Newspaper Dagens Næringsliv (DN) broke the story on Wednesday about a man living on affluent Nesøya, an island connected by bridge to the suburban area of Asker and Bærum west of Oslo. He had complained that half of a cottage belonging to his neighbour was actually situated on his property. When his neighbour traveled to Spain on holiday, the man took matters into his own hands and literally sawed the cottage in two.
It’s an extreme example of a neighbour feud that spun out of control. The matter is now likely to land in court, while both insurers and officials at the conflict resolution board (Konfliktrådet) wish the neighbours could simply engage in the “dialogue” that Norwegian officials are known to promote both at home and internationally.
“Neighbour disputes can be very seasonal,” Gro Jørgensen of Konfliktrådet told newspaper Dagsavisen. “Now it’s spring, and that’s when many flare up. The weather gets warmer, people move out to their verandas or gardens and see that trees have grown higher. Some complain about noisy kids on the neighbour’s outdoor trampoline.”
Or they don’t want their views obstructed. In the fall, Jørgensen said, there are disputes over falling leaves from a neighbour’s trees. In the winter disputes arise over snow shoveling.
According to figures from major Norwegian insurance carrier If Skadeforsikring, it alone paid out claims totalling NOK 18 million (USD 3 million) that arose from nearly 900 neighbour disputes. That was up 50 percent from four years earlier.
‘A matter of honour’
The insurer estimates that neighbour disputes result in nearly NOK 80 million insurance claims every year. “It’s seen as a matter of honour not to give in to a neighbour’s demands, and we expect or hope that the other side will take the initiative for some sort of reconciliation,” Dag Are Børresen of HELP Forsikring told Dagsavisen. He referred to a quarrel over a tree between neighbours in Sandefjord, southwest of Oslo. When the tree’s owner lost in a Norwegian appeals court and the Norwegian Supreme Court refused to hear the case, he took it all the way to the European Court of Human Rights in Strasbourg. “It became a matter of principle,” Børresen recalled. “It’s a development that the court system really doesn’t like.”
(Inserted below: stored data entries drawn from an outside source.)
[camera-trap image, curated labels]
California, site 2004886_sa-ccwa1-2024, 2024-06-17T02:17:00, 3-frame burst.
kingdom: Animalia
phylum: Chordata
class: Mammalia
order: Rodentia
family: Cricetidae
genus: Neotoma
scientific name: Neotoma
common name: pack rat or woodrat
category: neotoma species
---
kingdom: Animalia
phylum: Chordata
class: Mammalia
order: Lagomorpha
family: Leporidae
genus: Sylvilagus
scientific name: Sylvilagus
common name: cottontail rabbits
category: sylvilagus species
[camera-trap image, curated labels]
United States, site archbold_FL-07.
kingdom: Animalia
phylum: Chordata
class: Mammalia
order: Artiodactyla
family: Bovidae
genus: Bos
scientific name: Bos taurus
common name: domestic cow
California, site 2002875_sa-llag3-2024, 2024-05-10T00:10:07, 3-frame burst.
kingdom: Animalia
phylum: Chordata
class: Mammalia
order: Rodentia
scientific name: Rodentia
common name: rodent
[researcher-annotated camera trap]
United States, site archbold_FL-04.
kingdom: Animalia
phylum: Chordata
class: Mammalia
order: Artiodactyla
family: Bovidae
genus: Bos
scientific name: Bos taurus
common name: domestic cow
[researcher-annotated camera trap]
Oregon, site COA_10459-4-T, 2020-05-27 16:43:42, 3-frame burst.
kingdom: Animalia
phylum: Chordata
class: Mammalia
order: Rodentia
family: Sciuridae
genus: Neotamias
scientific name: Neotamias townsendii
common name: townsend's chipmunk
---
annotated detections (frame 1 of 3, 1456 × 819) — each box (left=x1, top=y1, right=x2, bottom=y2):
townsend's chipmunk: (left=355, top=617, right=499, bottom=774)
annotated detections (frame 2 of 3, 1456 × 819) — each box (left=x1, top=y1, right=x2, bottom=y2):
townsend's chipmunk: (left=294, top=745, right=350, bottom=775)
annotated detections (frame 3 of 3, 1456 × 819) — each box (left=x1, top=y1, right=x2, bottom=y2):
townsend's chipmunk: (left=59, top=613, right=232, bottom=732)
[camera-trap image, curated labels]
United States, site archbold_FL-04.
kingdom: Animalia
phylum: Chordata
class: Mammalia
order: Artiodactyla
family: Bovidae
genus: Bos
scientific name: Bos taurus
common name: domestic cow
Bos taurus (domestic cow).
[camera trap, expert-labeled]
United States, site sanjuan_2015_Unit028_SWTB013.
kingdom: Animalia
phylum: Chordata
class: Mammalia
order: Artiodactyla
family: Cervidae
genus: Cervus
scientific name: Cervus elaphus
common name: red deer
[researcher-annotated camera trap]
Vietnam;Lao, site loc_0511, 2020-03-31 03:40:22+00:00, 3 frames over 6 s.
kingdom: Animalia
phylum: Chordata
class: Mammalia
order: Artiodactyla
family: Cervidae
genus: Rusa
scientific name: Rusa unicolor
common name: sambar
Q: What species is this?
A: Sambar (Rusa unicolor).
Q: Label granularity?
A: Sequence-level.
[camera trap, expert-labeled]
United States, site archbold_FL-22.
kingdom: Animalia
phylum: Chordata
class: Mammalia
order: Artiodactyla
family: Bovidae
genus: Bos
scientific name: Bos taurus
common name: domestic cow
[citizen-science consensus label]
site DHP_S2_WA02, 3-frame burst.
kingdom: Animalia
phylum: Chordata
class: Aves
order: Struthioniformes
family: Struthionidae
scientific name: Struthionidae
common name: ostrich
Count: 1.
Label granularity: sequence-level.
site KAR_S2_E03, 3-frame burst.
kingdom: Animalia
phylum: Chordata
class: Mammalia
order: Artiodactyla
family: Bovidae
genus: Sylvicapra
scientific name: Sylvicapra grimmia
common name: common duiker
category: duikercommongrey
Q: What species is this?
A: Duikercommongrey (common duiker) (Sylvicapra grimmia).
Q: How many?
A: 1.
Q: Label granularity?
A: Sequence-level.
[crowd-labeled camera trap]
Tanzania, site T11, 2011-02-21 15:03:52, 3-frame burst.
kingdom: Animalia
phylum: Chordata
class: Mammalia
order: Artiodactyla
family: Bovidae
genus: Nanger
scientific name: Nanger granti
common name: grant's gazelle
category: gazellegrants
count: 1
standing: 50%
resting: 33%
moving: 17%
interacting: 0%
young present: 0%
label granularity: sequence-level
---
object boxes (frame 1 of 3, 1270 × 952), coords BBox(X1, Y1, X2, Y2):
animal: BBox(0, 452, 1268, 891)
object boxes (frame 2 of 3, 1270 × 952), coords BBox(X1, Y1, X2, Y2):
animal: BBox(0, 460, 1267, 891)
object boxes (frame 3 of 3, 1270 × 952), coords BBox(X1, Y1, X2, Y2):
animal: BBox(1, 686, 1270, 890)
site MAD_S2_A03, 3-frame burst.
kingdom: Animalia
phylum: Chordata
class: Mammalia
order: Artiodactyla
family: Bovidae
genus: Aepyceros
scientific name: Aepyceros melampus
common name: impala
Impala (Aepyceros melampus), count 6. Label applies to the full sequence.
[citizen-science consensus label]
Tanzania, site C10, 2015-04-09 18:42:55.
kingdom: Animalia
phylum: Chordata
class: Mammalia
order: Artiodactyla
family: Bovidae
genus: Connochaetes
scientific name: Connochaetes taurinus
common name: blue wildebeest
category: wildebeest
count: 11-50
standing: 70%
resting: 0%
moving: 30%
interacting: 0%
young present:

Disputes can involve “folks who were good friends and neighbours earlier but something went wrong over the years,” Børresen said. “I think this often bottoms out in psychology more than legalities. It’s seldom recommended to take matters into your own hands.”
Jørgensen of the conflict resolution council urges quarreling neighbours to get in touch for a session where “they can sit down together, look each other in the eyes and talk calmly. We mark that things happen then. It’s really exhausting to have an ongoing fight with your neighbour. We want to end up sitting with two winners.”